REQUIREMENTS
Only the lines from the one with "Looking at this scene, is" onward are wanted, through the last line of the entries, set down exactly.

[BEGIN DATA RECORDS]

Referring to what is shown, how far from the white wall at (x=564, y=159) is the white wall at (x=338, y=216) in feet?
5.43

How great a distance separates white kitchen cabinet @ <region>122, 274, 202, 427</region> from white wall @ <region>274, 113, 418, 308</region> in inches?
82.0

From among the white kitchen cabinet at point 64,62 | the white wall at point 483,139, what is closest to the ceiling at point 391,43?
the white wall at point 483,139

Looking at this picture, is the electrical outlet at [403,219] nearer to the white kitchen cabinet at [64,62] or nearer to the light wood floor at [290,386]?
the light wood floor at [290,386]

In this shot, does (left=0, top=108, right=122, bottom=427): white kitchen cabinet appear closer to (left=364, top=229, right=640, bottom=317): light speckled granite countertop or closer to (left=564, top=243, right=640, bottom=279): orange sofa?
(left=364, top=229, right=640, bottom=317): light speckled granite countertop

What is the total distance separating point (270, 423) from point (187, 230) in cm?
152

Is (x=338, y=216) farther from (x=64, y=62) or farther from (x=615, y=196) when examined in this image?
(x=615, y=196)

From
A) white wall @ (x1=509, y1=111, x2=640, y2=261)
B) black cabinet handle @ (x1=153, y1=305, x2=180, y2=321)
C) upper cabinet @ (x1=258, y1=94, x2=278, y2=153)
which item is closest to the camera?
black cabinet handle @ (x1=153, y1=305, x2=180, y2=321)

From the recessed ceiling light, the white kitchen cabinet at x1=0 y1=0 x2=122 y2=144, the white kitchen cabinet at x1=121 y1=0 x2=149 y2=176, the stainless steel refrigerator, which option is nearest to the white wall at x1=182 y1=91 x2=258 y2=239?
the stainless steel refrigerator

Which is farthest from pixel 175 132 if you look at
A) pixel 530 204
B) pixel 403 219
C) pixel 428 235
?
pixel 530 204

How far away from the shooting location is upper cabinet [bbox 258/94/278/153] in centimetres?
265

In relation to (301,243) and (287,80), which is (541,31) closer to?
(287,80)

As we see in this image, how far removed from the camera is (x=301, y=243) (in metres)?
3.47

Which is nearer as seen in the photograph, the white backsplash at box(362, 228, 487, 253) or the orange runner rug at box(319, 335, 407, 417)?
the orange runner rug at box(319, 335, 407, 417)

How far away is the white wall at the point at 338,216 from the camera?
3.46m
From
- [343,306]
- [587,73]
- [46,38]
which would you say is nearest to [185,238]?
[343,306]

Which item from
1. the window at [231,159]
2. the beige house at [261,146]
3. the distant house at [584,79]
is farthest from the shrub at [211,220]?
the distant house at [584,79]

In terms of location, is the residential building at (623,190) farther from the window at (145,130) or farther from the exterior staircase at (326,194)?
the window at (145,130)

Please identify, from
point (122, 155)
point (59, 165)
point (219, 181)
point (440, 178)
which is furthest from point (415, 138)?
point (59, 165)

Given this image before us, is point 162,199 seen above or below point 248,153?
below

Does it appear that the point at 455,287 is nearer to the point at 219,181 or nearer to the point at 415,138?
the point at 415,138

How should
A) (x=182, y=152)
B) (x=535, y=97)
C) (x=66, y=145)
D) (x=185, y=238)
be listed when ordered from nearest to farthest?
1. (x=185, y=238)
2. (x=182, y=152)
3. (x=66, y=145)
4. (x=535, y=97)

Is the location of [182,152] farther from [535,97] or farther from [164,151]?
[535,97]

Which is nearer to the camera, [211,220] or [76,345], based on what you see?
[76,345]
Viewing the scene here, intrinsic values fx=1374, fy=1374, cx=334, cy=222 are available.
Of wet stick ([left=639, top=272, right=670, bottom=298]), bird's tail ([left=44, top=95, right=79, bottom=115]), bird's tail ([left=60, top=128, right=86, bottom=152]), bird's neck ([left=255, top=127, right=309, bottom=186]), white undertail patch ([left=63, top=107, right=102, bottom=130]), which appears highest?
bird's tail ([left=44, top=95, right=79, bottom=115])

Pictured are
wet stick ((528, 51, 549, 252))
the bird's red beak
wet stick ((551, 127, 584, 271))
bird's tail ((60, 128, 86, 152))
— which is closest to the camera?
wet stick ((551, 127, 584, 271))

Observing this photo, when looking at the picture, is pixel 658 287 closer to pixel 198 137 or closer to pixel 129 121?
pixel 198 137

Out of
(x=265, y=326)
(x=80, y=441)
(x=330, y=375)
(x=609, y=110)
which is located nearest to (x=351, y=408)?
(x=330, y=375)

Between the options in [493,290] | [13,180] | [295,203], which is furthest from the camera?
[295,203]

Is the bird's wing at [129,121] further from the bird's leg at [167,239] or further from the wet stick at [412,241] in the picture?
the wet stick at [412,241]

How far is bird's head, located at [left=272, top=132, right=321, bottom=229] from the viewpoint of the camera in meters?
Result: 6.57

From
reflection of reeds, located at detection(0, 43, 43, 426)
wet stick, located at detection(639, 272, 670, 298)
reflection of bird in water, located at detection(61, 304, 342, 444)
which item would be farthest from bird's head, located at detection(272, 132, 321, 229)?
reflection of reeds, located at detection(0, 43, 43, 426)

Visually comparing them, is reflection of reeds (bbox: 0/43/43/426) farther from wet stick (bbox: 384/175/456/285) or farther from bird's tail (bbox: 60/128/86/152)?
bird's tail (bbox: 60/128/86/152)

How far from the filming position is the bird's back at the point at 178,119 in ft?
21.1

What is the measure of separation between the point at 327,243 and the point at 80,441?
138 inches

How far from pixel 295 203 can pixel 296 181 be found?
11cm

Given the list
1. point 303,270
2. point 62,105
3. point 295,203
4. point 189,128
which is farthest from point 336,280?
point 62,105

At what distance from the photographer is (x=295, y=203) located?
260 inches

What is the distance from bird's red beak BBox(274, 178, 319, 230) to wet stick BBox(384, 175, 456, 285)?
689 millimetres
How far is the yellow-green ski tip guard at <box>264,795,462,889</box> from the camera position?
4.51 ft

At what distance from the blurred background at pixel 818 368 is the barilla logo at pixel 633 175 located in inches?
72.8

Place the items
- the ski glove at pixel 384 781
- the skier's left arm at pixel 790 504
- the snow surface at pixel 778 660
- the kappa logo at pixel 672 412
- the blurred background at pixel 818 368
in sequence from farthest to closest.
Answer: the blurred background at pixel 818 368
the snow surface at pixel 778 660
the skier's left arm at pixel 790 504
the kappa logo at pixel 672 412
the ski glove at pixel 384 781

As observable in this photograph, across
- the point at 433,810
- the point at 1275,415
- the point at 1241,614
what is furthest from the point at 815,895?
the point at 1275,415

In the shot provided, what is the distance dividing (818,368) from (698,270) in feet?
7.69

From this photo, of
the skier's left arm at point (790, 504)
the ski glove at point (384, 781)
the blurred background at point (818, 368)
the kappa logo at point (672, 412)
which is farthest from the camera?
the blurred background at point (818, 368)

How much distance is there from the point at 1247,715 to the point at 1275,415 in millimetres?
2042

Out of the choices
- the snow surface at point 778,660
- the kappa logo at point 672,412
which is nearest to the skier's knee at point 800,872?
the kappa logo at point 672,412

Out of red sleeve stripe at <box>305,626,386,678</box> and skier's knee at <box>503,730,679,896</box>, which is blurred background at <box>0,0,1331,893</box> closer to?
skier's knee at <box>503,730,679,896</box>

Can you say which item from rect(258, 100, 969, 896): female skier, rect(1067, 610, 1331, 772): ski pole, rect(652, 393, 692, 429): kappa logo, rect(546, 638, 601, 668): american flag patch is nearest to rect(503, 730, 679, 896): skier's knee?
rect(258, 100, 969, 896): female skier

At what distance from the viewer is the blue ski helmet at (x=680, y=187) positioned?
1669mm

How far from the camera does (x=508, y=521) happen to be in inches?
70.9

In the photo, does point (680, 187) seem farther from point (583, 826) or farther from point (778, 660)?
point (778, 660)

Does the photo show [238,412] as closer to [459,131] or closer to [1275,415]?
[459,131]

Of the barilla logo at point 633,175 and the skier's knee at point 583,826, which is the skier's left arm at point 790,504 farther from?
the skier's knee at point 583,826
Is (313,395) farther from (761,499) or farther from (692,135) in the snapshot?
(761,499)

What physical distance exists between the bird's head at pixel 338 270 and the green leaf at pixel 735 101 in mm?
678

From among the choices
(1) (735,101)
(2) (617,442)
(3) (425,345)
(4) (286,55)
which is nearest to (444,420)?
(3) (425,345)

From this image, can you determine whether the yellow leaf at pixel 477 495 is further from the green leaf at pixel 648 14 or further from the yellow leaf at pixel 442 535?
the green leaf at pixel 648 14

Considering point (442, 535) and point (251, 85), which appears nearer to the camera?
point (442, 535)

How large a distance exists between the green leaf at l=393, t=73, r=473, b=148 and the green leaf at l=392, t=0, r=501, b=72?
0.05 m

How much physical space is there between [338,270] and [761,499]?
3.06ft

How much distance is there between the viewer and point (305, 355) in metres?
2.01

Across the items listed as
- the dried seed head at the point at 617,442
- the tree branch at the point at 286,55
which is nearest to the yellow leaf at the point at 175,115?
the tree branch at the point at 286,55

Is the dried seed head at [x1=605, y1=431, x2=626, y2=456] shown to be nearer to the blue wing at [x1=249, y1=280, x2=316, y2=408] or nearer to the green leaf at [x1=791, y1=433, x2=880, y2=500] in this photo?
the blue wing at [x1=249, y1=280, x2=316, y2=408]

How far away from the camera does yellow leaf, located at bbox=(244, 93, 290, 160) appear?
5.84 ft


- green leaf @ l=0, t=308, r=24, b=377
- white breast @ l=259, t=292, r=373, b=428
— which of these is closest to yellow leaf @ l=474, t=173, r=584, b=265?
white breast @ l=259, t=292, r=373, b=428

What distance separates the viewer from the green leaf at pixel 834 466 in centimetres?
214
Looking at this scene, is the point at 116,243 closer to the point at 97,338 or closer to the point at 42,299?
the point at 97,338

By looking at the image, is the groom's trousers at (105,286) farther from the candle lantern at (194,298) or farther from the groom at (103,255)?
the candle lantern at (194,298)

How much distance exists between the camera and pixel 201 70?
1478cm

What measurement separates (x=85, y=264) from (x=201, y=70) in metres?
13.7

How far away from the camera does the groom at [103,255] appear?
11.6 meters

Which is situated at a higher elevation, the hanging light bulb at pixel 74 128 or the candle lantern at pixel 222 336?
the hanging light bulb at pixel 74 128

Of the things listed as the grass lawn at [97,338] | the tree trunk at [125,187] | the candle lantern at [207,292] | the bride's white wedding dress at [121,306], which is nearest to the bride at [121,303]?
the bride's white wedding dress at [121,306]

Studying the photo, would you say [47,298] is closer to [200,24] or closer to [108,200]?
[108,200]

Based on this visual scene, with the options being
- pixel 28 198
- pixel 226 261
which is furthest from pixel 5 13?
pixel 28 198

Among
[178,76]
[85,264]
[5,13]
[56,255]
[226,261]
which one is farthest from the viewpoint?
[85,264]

[END DATA RECORDS]

TASK OUTPUT
Looking at this scene, is the point at 116,243 closer to the point at 97,338 or closer to the point at 42,299?
the point at 97,338

By looking at the image, is the groom's trousers at (105,286) farther from the candle lantern at (194,298) or farther from the groom at (103,255)?
the candle lantern at (194,298)

How much distance exists between the camera and pixel 201 70?
1478cm

What measurement separates (x=85, y=264) from (x=201, y=70) in metres?
13.7

How far away from the camera does the groom at [103,255] appear?
11.6 meters

Which is situated at a higher elevation, the hanging light bulb at pixel 74 128 or the candle lantern at pixel 222 336?
the hanging light bulb at pixel 74 128

Of the things listed as the grass lawn at [97,338] | the tree trunk at [125,187] | the candle lantern at [207,292] | the bride's white wedding dress at [121,306], which is nearest to the bride at [121,303]?
the bride's white wedding dress at [121,306]

Studying the photo, would you say [47,298] is closer to [200,24] or closer to [108,200]?
[108,200]

Based on this visual scene, with the options being
- pixel 28 198
- pixel 226 261
which is furthest from pixel 5 13?
pixel 28 198

Among
[178,76]
[85,264]
[5,13]
[56,255]
[226,261]
which one is farthest from the viewpoint?
[85,264]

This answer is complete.